**Given text**
——
Paul Wayne Harris v. State
14-14-00514-CR
| Tex. | Aug 27, 2015Background
- Paul Wayne Harris was convicted by a jury of aggravated assault with a deadly weapon and sentenced to 18 years' imprisonment plus an $8,000 fine.
- Incident: complainant (his wife) called 911 reporting Harris threatened her with a handgun after she had filed for divorce; Harris admitted being at the apartment complex but denied threats or possessing a gun.
- On appeal Harris raised a single issue: trial counsel provided ineffective assistance by failing to object or make offers of proof across multiple trial events.
- The alleged failures encompassed both guilt-innocence and punishment phases (questions cut off by the court, admission of statements, testimony about victim compensation and an STD, photographic evidence, and State’s punishment argument).
- The Court applied the Strickland two-prong test and Texas precedent requiring a developed record to show deficient performance unless counsel’s conduct is so outrageous that no competent attorney would have engaged in it.
——
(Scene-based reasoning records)
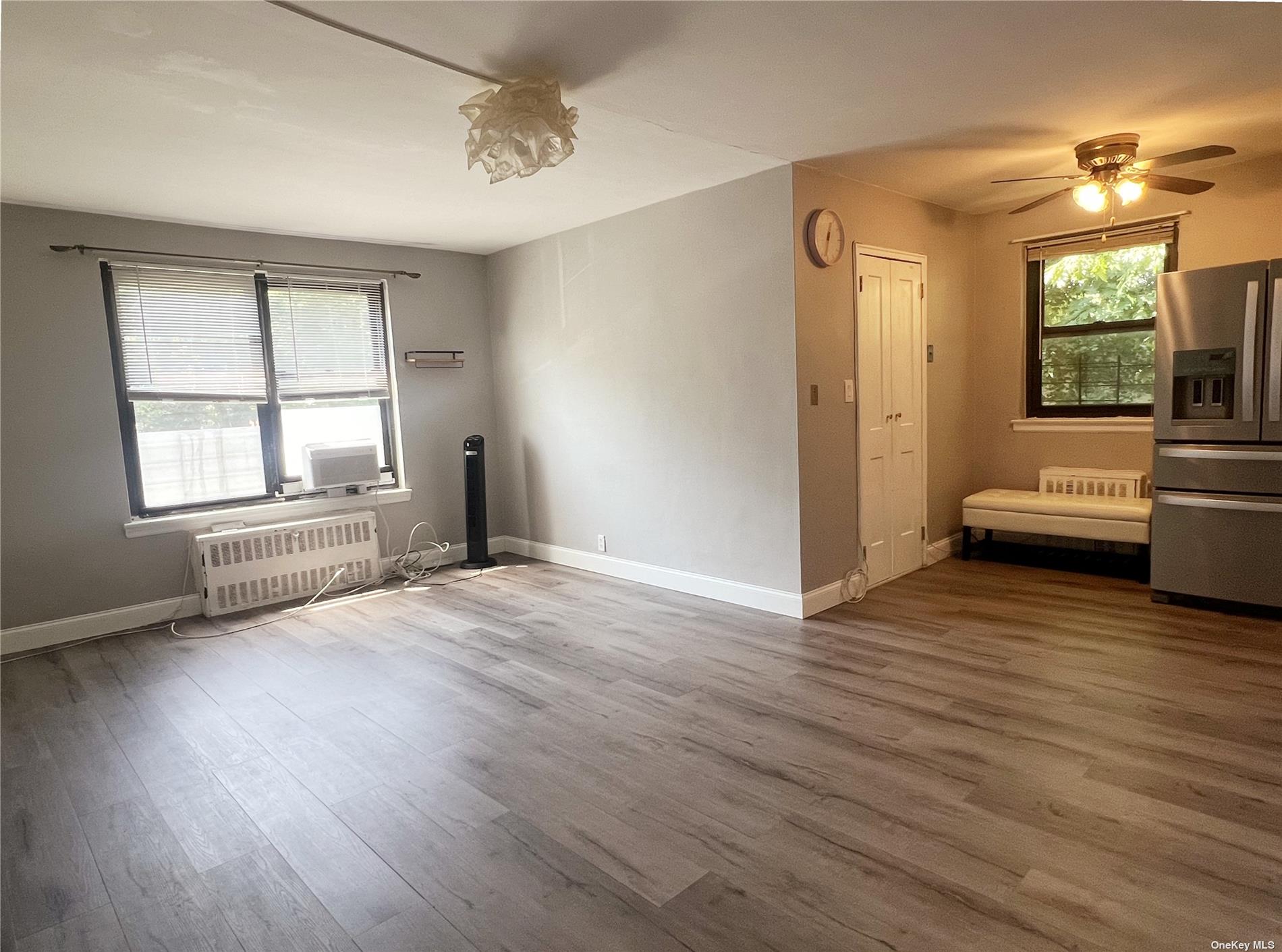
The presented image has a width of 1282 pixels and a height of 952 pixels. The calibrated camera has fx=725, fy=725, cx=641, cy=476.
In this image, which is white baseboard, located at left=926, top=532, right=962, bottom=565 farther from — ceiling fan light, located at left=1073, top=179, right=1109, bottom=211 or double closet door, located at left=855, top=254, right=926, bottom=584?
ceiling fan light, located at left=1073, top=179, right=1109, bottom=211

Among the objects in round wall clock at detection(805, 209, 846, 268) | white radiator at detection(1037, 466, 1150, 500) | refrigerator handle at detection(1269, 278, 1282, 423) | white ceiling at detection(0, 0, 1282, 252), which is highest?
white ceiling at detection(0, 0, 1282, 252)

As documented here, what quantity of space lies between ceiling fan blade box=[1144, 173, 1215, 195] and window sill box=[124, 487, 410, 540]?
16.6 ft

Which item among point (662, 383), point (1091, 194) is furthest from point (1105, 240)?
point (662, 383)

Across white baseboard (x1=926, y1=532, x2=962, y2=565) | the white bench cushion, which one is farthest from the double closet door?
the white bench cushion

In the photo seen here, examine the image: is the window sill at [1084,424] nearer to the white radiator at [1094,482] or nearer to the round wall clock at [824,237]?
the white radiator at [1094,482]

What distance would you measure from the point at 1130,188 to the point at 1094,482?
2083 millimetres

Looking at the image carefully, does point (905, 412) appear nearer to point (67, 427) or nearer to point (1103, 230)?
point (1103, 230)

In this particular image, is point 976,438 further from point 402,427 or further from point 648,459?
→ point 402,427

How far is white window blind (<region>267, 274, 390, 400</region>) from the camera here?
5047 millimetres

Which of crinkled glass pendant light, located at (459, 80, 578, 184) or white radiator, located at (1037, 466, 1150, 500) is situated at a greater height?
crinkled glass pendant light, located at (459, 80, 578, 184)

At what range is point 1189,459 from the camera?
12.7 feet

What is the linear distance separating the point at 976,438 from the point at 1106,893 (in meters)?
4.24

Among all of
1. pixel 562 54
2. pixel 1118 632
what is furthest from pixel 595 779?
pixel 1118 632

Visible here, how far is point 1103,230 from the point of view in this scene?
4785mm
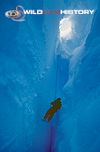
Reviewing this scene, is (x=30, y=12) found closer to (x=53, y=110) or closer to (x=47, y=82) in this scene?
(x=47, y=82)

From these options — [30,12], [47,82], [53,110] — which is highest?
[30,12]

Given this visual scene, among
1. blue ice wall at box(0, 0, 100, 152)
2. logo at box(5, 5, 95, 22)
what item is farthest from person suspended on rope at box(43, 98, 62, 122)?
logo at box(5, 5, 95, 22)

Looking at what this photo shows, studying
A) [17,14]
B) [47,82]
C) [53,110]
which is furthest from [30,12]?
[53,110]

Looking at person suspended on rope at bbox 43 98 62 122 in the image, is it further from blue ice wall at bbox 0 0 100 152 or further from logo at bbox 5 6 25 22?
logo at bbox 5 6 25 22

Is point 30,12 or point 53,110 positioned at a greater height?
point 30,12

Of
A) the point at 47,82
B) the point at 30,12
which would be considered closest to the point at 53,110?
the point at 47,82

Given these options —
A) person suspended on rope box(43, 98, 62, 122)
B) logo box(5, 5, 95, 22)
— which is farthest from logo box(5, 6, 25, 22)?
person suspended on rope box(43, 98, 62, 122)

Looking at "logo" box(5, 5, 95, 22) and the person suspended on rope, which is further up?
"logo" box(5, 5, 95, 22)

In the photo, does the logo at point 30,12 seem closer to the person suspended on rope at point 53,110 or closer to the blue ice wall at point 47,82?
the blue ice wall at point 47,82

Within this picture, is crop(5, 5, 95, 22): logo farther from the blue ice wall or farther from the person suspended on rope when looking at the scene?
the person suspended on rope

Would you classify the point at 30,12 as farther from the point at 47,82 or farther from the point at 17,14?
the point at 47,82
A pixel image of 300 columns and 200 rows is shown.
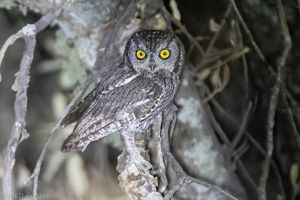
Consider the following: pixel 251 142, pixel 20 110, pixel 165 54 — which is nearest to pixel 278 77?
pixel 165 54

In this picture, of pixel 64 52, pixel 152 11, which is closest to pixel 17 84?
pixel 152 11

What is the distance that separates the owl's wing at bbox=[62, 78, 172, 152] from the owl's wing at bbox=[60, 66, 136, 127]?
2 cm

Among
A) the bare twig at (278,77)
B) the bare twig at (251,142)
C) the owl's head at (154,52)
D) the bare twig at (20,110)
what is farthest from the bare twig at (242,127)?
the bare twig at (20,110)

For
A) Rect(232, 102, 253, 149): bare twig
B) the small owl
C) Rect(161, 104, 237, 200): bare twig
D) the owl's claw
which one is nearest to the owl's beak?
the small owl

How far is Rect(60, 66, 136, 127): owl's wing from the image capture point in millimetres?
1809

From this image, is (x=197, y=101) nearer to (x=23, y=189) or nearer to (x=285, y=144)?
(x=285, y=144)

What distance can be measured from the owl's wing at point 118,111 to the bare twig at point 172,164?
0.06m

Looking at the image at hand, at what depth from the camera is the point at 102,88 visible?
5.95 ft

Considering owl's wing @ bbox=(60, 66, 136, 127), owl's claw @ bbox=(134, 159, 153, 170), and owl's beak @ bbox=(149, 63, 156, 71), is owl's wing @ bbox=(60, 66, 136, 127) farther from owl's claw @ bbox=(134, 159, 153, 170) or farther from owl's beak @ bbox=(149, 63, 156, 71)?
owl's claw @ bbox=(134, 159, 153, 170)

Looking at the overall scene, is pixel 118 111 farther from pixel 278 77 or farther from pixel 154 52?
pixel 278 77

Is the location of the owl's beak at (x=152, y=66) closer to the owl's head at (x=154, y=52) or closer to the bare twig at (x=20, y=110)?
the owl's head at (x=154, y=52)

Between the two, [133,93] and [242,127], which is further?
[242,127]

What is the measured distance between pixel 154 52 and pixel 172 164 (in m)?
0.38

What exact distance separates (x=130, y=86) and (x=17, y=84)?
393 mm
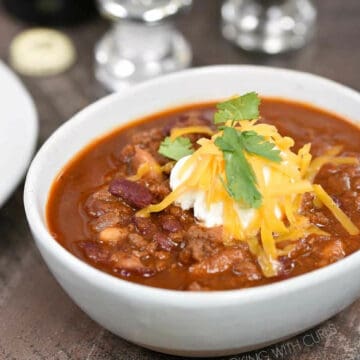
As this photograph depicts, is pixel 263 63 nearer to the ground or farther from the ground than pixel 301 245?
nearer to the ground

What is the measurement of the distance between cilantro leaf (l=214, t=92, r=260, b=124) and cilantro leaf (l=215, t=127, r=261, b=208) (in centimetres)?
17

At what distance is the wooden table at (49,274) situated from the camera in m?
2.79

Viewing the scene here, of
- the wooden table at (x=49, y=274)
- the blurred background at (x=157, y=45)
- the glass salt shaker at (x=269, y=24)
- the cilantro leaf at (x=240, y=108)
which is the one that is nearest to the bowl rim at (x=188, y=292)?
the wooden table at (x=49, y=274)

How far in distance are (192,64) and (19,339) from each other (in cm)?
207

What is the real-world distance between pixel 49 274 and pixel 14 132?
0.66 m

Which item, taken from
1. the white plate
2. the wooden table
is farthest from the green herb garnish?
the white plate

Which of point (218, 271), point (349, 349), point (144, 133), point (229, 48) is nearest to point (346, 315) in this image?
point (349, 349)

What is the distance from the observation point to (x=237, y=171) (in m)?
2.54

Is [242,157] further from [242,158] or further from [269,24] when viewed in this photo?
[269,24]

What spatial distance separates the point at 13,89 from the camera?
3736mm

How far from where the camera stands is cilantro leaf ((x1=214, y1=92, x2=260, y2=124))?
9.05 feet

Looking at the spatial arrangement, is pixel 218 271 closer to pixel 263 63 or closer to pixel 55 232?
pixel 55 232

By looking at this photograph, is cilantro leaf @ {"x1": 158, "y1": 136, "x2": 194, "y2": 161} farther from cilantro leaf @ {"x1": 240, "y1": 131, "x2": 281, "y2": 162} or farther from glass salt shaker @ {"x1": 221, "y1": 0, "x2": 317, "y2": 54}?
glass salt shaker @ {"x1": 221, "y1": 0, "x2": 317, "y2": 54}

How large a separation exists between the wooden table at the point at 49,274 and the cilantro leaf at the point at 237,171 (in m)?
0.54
——
**Problems to work on**
1: Under the Texas precedent the case summary cites, what must an ineffective-assistance claim rest on to show deficient performance, and when is that not required?
2: Transcribe the case summary starting with "- The alleged" and going on through "engaged in it.".

**Solution list**
1: It must rest on a developed record. That is not required when counsel's conduct is so outrageous that no competent attorney would have engaged in it.

2:
- The alleged failures encompassed both guilt-innocence and punishment phases (questions cut off by the court, admission of statements, testimony about victim compensation and an STD, photographic evidence, and State’s punishment argument).
- The Court applied the Strickland two-prong test and Texas precedent requiring a developed record to show deficient performance unless counsel’s conduct is so outrageous that no competent attorney would have engaged in it.